By Alvin Simonson
HOUSTON INTERNATIONAL AIRPORT- When I woke up this morning, I was staring down the barrel of a long day of traveling: I started in Charlotte, headed for St. Louis, but for some reason the geniuses at United Airlines decided to route me through Houston. Even though the diversion more than doubles the total distance of the trip, they decided to leave me in Texas for almost three hours with absolutely nothing to entertain me. One interesting thing I learned is that- contrary to common sense- the Houston International Airport decided to hide all of its restrooms so nobody can find them. I nearly shit myself while traipsing through two terminals in search of a commode. Suffice to say, the day did not start out the way that I hoped it would.

▶ **TASK TO CARRY OUT**:
In the airport travel post, copy the passage between "By Alvin Simonson" and "hoped it would.", inclusive, and change "commode" to "bathroom" throughout.

▶ **DATASET**:
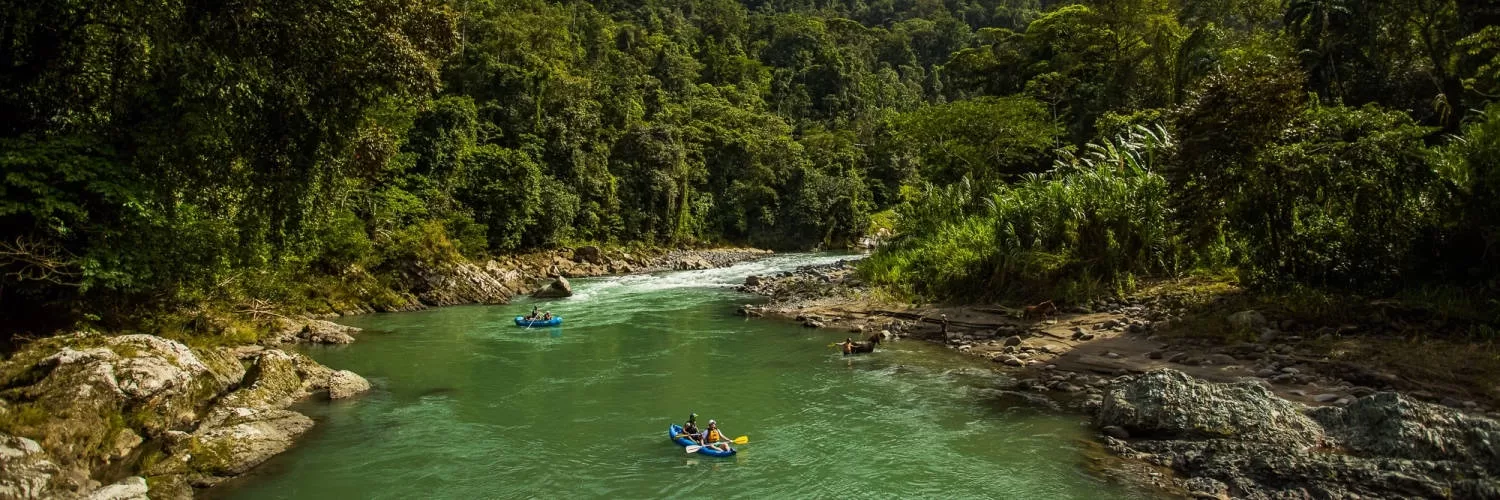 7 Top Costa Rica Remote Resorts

* * *

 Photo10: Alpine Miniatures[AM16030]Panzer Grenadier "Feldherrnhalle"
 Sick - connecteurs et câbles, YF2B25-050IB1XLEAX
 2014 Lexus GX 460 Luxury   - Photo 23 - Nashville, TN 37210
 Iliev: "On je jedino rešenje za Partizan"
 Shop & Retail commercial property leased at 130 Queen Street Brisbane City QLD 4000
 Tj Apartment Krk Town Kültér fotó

==

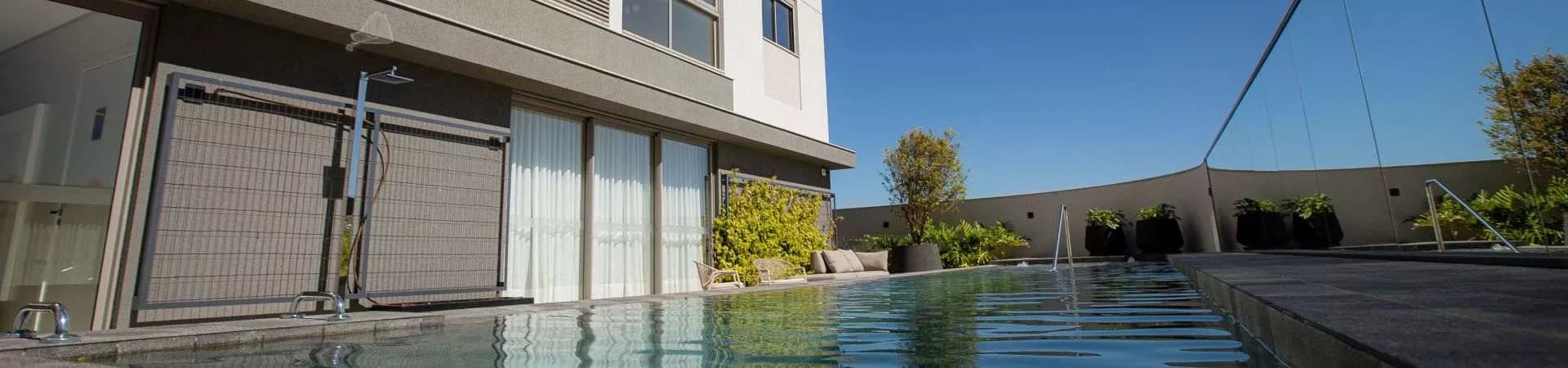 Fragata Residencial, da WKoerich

▶ **ANSWER SECTION**:
By Alvin Simonson
HOUSTON INTERNATIONAL AIRPORT- When I woke up this morning, I was staring down the barrel of a long day of traveling: I started in Charlotte, headed for St. Louis, but for some reason the geniuses at United Airlines decided to route me through Houston. Even though the diversion more than doubles the total distance of the trip, they decided to leave me in Texas for almost three hours with absolutely nothing to entertain me. One interesting thing I learned is that- contrary to common sense- the Houston International Airport decided to hide all of its restrooms so nobody can find them. I nearly shit myself while traipsing through two terminals in search of a bathroom. Suffice to say, the day did not start out the way that I hoped it would.